> What is being asked: Pull out the lines of the material that begin with the line containing "In this photograph, would" and continue through the final line, copying each one unchanged.

> Available records:
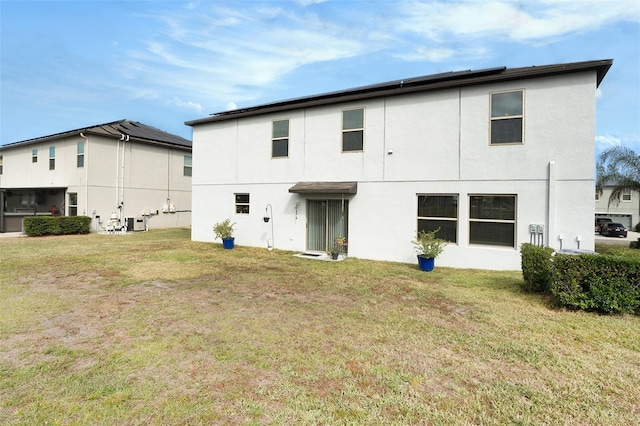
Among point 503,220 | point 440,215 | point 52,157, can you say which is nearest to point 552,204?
point 503,220

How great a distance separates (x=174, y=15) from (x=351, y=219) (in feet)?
31.4

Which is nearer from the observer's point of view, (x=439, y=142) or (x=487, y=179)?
(x=487, y=179)

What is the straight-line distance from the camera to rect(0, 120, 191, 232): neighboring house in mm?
16812

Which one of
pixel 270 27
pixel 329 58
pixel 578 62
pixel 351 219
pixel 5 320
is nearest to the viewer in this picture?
pixel 5 320

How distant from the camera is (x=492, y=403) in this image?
101 inches

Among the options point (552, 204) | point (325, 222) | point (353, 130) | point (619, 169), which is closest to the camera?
point (552, 204)

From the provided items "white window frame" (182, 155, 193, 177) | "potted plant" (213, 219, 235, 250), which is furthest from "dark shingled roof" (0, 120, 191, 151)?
"potted plant" (213, 219, 235, 250)

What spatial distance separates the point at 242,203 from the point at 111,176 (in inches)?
424

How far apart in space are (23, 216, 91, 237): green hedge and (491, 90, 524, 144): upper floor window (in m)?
19.8

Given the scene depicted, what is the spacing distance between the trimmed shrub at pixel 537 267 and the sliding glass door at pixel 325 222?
5.31 m

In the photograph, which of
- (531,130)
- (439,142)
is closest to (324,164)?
(439,142)

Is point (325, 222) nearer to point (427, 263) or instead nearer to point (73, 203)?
point (427, 263)

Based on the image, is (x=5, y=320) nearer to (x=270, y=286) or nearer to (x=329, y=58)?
(x=270, y=286)

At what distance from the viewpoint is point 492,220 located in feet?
27.0
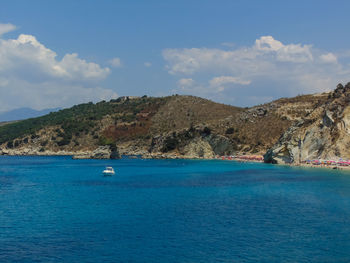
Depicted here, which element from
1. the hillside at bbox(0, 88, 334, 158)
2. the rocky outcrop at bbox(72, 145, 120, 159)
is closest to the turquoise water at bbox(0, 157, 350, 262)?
the hillside at bbox(0, 88, 334, 158)

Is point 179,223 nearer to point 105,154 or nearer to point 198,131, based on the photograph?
point 198,131

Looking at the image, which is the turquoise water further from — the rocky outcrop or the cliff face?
the rocky outcrop

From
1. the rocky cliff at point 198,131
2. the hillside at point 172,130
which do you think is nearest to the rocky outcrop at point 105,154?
the rocky cliff at point 198,131

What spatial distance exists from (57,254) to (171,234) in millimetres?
8557

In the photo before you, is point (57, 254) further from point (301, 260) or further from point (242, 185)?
point (242, 185)

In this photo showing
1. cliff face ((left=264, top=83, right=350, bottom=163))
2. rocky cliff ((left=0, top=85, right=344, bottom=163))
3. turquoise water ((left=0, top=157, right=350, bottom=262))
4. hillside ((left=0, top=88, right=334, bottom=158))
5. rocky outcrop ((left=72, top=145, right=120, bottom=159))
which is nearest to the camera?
turquoise water ((left=0, top=157, right=350, bottom=262))

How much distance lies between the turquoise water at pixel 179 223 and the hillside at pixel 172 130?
71897 mm

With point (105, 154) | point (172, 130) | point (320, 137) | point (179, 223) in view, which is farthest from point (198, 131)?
point (179, 223)

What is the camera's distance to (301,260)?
76.1 feet

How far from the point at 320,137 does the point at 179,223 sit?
60.9m

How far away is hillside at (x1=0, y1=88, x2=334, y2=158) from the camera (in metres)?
129

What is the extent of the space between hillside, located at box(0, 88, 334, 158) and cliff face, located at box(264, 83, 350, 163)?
19.7 m

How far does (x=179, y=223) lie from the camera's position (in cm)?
3241

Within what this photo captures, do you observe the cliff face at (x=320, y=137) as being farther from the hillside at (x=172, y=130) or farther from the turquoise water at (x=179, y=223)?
the turquoise water at (x=179, y=223)
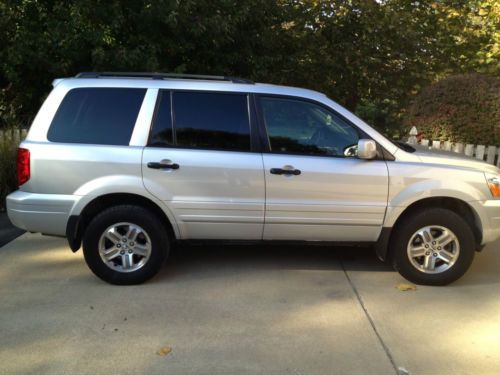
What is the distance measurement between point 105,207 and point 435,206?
3032 mm

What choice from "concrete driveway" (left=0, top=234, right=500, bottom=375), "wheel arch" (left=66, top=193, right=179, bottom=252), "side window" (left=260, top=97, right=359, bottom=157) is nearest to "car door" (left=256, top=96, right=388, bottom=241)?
"side window" (left=260, top=97, right=359, bottom=157)

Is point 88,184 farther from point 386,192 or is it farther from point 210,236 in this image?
point 386,192

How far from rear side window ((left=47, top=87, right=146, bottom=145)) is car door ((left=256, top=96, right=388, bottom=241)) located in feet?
3.85

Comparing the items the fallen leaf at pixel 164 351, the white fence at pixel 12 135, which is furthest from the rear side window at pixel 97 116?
the white fence at pixel 12 135

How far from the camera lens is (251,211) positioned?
4.58 m

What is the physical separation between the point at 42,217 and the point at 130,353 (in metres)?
1.69

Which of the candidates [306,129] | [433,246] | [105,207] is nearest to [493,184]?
[433,246]

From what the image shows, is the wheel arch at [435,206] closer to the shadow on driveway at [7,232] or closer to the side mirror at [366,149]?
the side mirror at [366,149]

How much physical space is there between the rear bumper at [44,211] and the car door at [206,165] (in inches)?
29.4

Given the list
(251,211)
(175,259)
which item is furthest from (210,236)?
(175,259)

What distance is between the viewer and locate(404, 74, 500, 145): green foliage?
8500 mm

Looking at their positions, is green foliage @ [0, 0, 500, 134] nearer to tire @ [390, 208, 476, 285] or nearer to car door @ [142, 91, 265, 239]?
car door @ [142, 91, 265, 239]

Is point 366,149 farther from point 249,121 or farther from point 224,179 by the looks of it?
point 224,179

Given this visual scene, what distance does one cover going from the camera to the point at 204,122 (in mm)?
4602
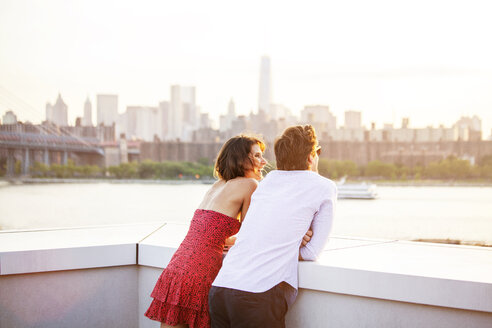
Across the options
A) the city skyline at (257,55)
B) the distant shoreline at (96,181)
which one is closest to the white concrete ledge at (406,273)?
the city skyline at (257,55)

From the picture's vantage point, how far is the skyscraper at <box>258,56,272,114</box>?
50.5 meters

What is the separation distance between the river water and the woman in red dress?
59.0ft

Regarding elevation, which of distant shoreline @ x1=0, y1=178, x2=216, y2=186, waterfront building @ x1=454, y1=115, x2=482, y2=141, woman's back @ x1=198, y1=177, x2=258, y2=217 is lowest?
distant shoreline @ x1=0, y1=178, x2=216, y2=186

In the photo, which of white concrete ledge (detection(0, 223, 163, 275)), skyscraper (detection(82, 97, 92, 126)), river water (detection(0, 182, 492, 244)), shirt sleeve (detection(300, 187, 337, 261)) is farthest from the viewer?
skyscraper (detection(82, 97, 92, 126))

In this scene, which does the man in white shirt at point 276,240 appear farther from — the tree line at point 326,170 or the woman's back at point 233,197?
the tree line at point 326,170

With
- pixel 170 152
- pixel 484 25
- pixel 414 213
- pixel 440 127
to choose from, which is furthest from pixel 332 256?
pixel 170 152

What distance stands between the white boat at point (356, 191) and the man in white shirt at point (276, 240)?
97.2 ft

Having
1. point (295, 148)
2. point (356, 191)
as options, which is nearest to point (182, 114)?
point (356, 191)

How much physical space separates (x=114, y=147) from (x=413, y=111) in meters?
27.5

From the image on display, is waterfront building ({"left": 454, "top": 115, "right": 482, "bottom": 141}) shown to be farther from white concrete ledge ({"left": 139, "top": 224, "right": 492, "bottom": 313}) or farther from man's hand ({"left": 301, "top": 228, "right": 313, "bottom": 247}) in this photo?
man's hand ({"left": 301, "top": 228, "right": 313, "bottom": 247})

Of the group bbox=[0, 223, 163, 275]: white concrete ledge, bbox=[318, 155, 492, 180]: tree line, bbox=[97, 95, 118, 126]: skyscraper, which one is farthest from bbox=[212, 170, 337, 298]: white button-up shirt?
bbox=[97, 95, 118, 126]: skyscraper

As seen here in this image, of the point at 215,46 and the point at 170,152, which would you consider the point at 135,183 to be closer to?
the point at 170,152

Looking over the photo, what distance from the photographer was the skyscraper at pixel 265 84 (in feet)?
→ 166

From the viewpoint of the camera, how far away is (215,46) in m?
39.0
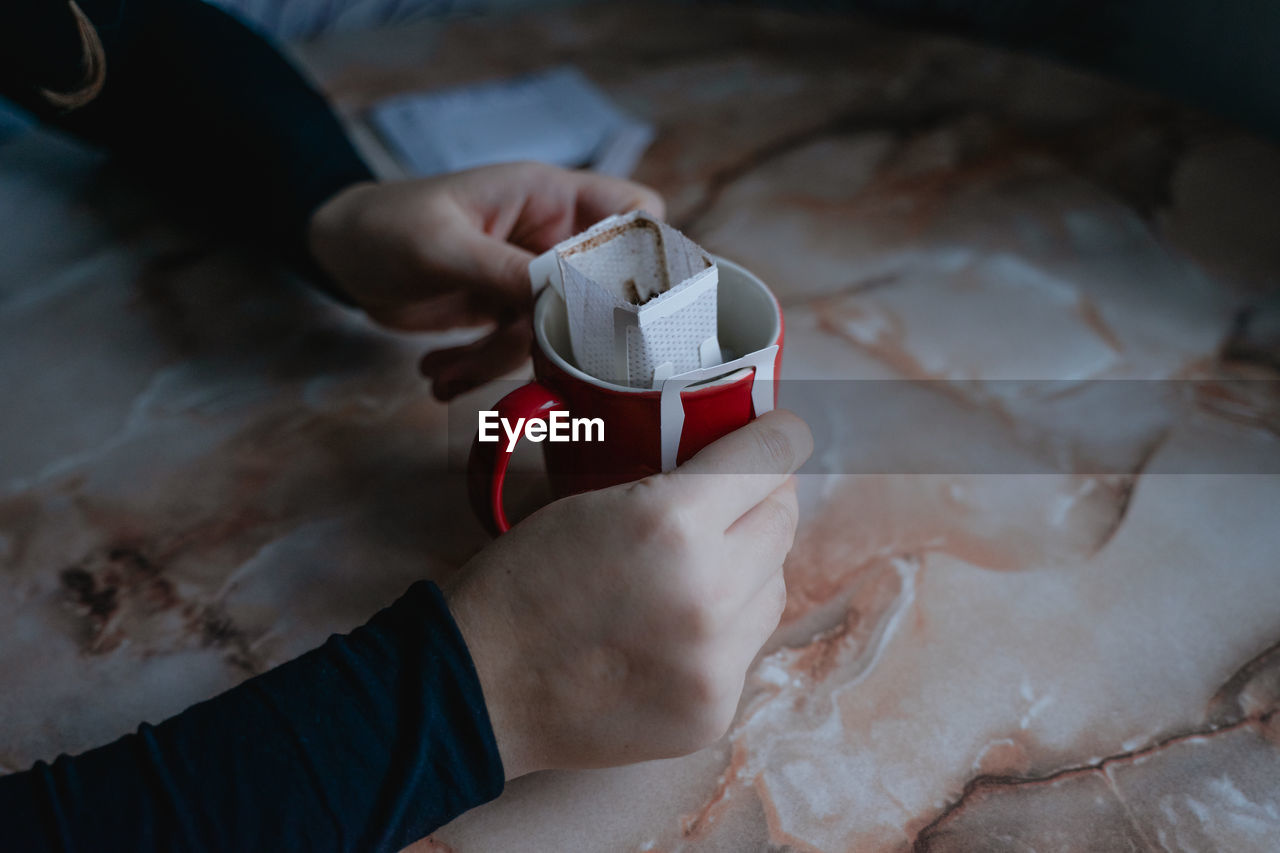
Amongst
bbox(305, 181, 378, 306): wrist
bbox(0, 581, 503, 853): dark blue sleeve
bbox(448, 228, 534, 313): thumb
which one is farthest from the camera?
bbox(305, 181, 378, 306): wrist

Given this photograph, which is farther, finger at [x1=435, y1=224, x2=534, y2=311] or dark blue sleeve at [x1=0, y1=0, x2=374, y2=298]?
dark blue sleeve at [x1=0, y1=0, x2=374, y2=298]

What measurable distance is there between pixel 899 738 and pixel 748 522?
142 mm

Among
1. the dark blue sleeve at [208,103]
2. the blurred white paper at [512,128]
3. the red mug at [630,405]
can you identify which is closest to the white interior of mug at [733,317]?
the red mug at [630,405]

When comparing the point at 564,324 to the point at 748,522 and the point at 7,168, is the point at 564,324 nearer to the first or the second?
the point at 748,522

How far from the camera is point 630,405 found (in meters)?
0.44

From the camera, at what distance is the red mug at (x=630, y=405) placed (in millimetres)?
438

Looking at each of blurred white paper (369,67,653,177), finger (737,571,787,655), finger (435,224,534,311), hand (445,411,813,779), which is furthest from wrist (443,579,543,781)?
blurred white paper (369,67,653,177)

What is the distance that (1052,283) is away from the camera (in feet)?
2.54

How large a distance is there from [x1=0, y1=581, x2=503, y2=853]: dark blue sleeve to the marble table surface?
0.05 m

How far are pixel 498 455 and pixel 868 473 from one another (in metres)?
0.29

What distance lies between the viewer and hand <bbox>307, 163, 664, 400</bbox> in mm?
641

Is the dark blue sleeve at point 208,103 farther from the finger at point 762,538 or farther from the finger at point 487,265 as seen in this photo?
the finger at point 762,538

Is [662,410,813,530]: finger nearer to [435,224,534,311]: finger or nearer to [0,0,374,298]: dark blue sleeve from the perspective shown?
[435,224,534,311]: finger
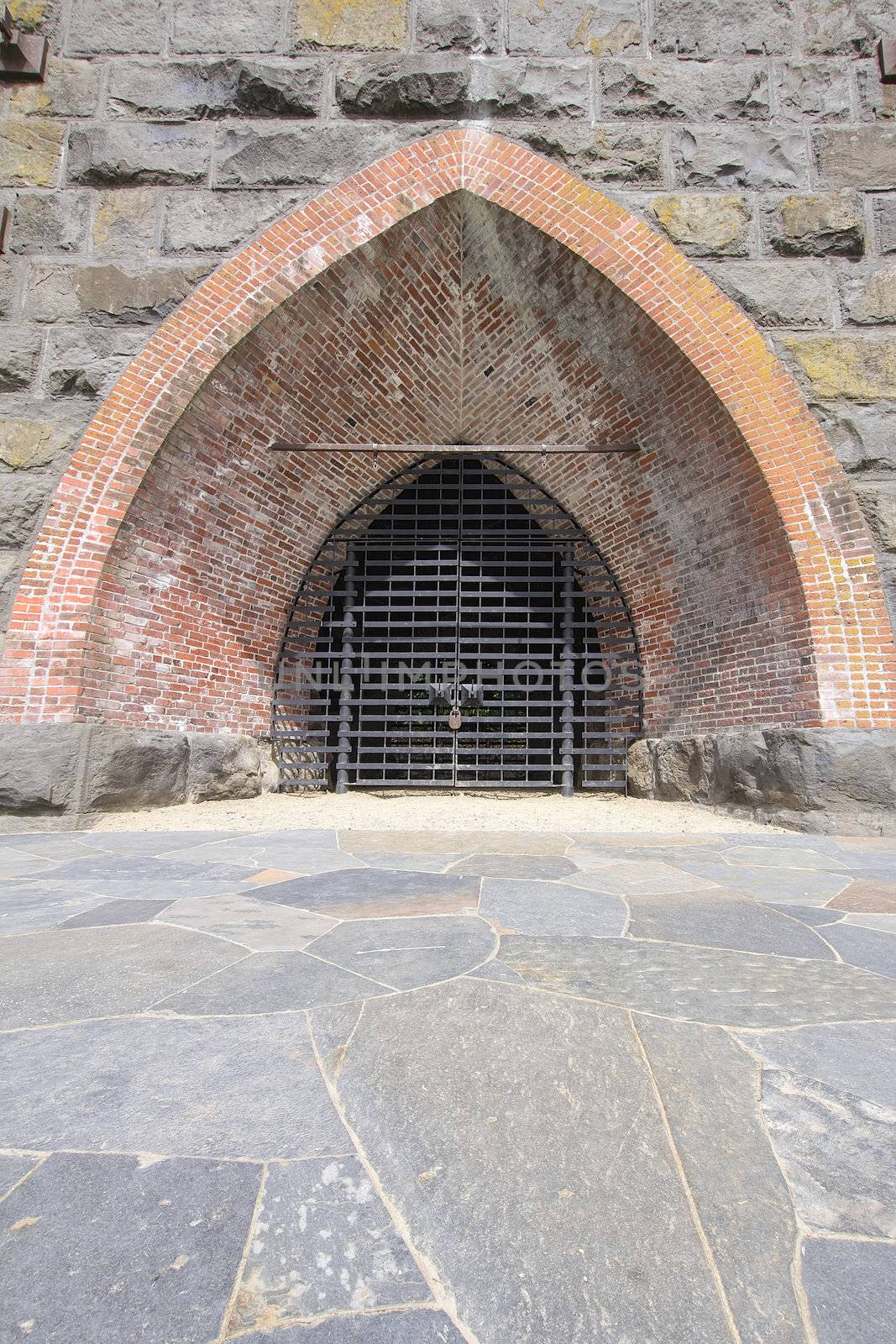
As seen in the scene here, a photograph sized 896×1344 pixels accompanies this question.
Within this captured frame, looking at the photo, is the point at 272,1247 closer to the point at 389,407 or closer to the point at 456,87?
the point at 389,407

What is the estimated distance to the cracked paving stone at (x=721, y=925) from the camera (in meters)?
1.97

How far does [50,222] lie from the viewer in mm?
5559

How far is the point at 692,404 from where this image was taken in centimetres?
561

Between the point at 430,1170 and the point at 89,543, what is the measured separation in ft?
17.1

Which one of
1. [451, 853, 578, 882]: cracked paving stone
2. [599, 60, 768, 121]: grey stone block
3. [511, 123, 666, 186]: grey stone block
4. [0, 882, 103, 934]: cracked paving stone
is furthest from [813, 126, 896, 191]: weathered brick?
[0, 882, 103, 934]: cracked paving stone

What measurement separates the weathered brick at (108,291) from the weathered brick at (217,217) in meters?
0.22

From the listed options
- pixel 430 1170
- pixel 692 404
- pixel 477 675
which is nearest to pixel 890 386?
pixel 692 404

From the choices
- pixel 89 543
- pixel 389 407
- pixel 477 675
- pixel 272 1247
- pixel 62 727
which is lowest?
pixel 272 1247

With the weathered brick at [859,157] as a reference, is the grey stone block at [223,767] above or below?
below

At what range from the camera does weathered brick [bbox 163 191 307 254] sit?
555 centimetres

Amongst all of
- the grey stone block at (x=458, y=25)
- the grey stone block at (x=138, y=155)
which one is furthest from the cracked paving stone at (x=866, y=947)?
the grey stone block at (x=458, y=25)

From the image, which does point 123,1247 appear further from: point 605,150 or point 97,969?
point 605,150

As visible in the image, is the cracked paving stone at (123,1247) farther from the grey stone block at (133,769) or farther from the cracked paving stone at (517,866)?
the grey stone block at (133,769)

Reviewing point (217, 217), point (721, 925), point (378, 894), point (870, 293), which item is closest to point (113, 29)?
point (217, 217)
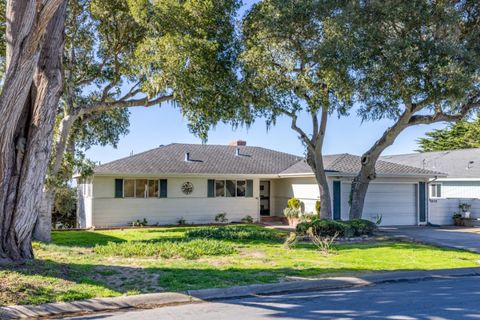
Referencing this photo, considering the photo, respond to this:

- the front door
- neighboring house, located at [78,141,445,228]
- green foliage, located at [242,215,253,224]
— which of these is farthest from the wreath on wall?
the front door

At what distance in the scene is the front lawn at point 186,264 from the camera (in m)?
7.92

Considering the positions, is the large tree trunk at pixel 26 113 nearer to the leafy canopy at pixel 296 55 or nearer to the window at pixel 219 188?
the leafy canopy at pixel 296 55

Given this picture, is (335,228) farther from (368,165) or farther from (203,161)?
(203,161)

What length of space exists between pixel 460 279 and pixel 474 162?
21.6 metres

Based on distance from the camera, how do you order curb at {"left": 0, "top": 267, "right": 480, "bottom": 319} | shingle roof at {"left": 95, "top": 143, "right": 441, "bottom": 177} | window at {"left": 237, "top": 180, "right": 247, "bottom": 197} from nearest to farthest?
curb at {"left": 0, "top": 267, "right": 480, "bottom": 319}, shingle roof at {"left": 95, "top": 143, "right": 441, "bottom": 177}, window at {"left": 237, "top": 180, "right": 247, "bottom": 197}

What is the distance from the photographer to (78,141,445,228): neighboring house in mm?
22172

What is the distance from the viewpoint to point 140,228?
21.5 meters

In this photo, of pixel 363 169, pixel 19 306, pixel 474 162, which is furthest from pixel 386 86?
pixel 474 162

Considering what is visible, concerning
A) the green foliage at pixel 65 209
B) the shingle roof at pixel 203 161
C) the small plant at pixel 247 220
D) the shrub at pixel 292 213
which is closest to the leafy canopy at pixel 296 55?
the shrub at pixel 292 213

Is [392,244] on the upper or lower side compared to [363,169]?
lower

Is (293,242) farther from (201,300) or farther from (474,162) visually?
(474,162)

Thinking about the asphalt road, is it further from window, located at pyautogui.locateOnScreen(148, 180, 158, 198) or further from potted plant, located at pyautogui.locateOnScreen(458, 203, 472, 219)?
potted plant, located at pyautogui.locateOnScreen(458, 203, 472, 219)

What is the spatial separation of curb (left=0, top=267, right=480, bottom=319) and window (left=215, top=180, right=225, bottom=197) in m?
15.3

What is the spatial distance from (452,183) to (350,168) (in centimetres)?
984
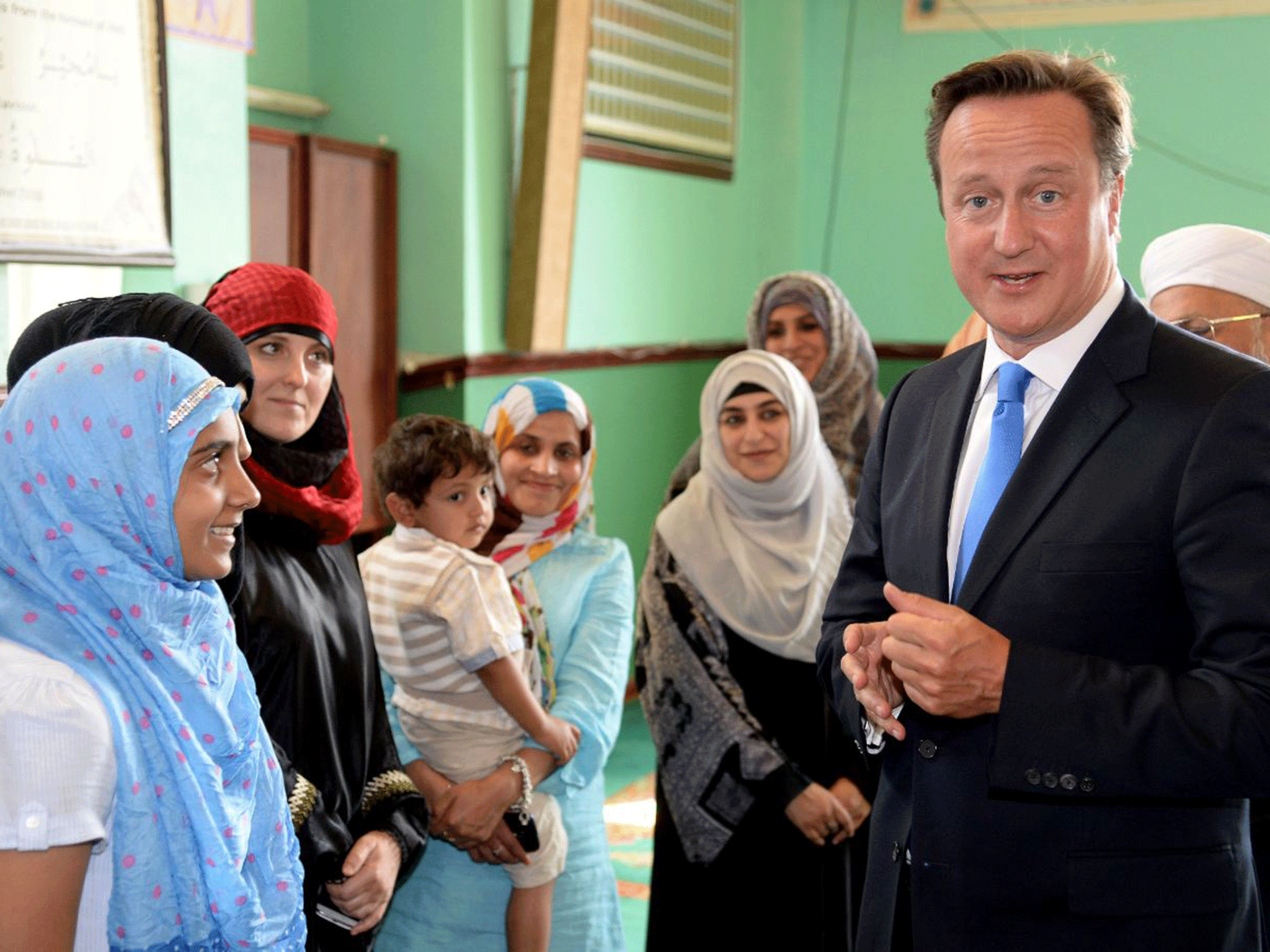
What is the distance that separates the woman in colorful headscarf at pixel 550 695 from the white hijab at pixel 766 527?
0.18 m

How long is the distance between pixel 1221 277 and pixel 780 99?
4646 mm

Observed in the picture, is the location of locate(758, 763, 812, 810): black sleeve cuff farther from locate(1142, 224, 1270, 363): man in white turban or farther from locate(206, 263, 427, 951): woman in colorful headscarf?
locate(1142, 224, 1270, 363): man in white turban

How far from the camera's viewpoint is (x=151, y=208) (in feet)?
8.66

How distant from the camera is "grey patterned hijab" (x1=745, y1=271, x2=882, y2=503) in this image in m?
3.47

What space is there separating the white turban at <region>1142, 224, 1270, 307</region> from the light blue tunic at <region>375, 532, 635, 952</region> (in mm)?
1174

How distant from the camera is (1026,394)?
1.48 meters

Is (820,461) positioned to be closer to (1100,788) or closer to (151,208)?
(151,208)

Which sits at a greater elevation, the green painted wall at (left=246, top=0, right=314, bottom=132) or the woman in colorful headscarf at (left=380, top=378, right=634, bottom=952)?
the green painted wall at (left=246, top=0, right=314, bottom=132)

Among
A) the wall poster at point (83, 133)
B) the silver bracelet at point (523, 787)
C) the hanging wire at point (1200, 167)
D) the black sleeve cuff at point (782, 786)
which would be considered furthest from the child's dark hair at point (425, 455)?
the hanging wire at point (1200, 167)

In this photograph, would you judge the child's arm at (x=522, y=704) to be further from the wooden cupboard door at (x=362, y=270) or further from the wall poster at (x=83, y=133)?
the wooden cupboard door at (x=362, y=270)

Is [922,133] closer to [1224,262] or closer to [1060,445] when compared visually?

> Result for this task:
In this photograph, would you judge the child's arm at (x=522, y=704) to be further from the wooden cupboard door at (x=362, y=270) or further from the wall poster at (x=83, y=133)?
the wooden cupboard door at (x=362, y=270)

Is [922,133] closer to [1224,262] or closer to [1060,445] when compared visually?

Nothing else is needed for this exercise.